Tuesday, January 26, 2010

Tech alert: How to prevent Operation Aurora attack

This morning I sent an e-mail to Peirce College faculty about the recent exploits in Internet Explorer. This is a very important security issue, and I want to share the information with you here.

You might have heard about the recent cyber attacks on Google in China. During Google's course of investigation, it discovered at least 20 other large companies from a wide range of businesses -- including the Internet, finance, technology, media and chemical sectors -- have been similarly targeted. As a result, Google is withdrawing from China.

Further research by McAfee and Symantec have identified the cause as a vulnerability in Internet Explorer. The attack has been named "Operation Aurora."

It has been classified as a Zero Hour, or Zero Day Attack. This is a computer threat that tries to exploit software that are unknown to others, undisclosed to the software vendor, or for which no security fix is available.

The reason why I am informing you of this news is that it is directly related to using Internet Explorer. Versions 6, 7, and 8 have the exploit.
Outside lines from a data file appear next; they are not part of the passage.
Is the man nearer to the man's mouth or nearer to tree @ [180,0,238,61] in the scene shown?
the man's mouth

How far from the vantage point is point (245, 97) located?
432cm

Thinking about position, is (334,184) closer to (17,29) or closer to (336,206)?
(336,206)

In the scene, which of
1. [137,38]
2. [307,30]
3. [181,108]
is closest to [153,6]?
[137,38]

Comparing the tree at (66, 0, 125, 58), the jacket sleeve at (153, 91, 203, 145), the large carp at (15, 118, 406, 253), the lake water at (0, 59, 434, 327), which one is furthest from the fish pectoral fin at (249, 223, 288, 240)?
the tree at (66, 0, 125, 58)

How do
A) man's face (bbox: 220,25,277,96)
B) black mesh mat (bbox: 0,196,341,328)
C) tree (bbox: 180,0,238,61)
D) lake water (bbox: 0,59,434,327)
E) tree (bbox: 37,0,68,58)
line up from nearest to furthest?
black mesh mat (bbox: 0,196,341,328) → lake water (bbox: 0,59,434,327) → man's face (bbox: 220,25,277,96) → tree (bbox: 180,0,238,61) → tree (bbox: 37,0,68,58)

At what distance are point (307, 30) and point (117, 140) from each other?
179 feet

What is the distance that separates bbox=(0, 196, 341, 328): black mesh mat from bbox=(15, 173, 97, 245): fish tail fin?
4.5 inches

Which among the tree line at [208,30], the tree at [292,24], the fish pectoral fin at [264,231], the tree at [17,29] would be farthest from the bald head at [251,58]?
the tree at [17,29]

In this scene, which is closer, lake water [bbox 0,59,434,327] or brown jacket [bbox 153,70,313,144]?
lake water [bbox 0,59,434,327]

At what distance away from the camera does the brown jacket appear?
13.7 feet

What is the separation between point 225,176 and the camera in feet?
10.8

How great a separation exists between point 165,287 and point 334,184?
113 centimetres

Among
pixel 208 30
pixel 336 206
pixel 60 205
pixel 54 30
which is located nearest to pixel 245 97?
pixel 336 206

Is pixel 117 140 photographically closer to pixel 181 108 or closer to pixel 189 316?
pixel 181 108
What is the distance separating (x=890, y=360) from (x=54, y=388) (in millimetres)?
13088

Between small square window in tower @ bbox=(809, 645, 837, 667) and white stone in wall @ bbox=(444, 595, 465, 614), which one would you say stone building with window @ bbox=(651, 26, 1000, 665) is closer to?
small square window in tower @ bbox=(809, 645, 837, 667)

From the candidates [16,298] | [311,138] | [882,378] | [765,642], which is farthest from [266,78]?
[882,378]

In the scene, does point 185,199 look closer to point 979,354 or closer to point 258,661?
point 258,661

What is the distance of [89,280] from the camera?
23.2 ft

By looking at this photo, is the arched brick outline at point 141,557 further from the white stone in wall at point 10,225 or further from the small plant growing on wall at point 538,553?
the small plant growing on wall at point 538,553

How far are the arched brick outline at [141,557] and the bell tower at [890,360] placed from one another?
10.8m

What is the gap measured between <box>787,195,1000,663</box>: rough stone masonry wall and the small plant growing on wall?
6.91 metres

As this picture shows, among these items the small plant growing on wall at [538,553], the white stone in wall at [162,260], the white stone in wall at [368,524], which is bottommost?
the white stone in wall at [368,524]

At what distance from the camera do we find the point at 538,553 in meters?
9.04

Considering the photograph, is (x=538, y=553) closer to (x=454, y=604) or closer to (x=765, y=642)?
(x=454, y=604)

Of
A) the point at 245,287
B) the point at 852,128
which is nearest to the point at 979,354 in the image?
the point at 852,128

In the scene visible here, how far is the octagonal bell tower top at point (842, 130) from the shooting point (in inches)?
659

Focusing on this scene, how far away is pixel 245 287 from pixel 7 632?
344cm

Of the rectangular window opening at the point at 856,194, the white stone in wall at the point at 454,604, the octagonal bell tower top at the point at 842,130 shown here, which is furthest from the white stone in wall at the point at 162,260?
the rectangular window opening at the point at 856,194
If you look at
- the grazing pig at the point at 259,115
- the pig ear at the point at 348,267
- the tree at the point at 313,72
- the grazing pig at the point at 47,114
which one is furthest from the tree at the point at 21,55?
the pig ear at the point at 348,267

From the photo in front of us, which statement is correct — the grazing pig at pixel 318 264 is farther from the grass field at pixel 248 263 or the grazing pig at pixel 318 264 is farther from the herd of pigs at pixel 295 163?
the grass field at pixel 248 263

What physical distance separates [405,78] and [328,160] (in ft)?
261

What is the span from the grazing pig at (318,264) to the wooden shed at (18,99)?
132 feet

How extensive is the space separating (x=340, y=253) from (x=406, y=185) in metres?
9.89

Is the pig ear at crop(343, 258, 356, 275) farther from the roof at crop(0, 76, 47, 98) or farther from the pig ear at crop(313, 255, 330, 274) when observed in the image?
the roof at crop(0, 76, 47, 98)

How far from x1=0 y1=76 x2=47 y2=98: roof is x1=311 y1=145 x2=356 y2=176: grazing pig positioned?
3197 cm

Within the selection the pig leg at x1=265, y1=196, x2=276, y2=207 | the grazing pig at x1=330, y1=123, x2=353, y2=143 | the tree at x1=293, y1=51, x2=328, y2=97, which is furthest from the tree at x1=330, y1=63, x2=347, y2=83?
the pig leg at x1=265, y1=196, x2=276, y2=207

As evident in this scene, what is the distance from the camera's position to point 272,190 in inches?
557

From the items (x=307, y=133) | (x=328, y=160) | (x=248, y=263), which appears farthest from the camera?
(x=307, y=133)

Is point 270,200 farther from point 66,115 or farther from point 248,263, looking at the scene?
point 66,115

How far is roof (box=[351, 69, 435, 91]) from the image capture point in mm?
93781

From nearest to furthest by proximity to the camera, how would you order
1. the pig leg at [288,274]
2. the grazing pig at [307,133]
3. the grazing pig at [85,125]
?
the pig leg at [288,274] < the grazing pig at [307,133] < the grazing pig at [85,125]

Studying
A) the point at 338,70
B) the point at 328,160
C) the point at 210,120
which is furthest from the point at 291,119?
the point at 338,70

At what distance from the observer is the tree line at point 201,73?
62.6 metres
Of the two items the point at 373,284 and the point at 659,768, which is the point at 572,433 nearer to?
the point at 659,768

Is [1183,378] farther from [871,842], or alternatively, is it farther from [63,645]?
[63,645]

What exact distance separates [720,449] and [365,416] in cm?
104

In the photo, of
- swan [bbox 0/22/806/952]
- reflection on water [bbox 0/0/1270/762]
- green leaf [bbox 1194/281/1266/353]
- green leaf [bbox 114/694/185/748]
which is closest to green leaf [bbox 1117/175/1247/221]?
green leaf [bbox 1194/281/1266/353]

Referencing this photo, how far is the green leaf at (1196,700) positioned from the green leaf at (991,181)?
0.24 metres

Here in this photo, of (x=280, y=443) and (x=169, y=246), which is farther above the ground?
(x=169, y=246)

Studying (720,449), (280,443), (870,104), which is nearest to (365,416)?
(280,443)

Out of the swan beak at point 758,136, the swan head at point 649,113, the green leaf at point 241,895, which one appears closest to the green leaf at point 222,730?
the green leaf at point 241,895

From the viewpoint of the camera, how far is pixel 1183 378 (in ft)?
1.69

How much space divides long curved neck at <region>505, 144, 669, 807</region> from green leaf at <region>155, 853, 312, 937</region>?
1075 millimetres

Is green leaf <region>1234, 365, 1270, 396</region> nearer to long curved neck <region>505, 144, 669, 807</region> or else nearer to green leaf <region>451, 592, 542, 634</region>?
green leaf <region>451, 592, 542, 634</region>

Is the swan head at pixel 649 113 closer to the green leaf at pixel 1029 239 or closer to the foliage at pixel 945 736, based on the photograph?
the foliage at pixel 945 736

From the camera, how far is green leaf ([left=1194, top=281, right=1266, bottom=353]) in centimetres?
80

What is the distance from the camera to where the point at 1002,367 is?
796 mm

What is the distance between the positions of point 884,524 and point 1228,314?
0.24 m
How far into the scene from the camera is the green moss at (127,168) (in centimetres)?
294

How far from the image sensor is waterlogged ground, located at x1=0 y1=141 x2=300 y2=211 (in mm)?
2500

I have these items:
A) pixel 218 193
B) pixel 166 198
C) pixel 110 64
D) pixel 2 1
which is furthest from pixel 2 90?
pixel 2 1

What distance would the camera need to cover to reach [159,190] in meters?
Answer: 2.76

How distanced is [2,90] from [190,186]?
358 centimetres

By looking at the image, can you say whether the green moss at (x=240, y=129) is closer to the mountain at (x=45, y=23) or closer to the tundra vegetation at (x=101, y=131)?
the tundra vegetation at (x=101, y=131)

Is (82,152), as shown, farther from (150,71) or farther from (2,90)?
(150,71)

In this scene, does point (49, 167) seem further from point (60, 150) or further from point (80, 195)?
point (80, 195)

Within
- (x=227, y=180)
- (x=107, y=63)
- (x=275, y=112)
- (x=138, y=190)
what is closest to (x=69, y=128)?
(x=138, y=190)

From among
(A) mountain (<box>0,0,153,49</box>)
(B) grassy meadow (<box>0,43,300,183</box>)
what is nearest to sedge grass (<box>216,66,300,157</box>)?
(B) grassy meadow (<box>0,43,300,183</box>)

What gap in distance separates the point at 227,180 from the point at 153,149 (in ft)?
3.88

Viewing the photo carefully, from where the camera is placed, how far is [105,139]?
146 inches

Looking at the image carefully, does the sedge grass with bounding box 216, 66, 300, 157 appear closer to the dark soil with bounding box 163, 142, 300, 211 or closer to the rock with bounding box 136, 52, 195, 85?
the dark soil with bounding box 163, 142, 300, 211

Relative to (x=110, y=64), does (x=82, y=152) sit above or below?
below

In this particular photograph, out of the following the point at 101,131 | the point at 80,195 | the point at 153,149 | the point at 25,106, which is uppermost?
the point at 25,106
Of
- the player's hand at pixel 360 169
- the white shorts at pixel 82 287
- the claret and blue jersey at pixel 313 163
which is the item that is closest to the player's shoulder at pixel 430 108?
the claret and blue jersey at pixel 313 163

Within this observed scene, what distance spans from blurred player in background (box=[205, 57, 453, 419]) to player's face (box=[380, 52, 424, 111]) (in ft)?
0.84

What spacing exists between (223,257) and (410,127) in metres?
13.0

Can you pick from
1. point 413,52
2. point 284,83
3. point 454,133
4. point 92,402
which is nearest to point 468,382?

You might be using IE as your browser right now.

Peirce is using highly sophisticated tools to monitor outgoing and incoming traffic as it relates to this global attack. I would like to offer you the following steps to mitigate this risk in your own home.
1. Ensure your virus protection is up to date, and set to auto update. While there is no known fix at this point, you should be able to get it on the U.S. Computer Emergency Readiness Team Web site when it's available.

2. Make sure Windows is also up to date.

3. Consider using Firefox as your Web browser. This is more secure than Internet Explorer, as it is not tied into Windows.
We'll keep you posted as updates develop. Stay safe!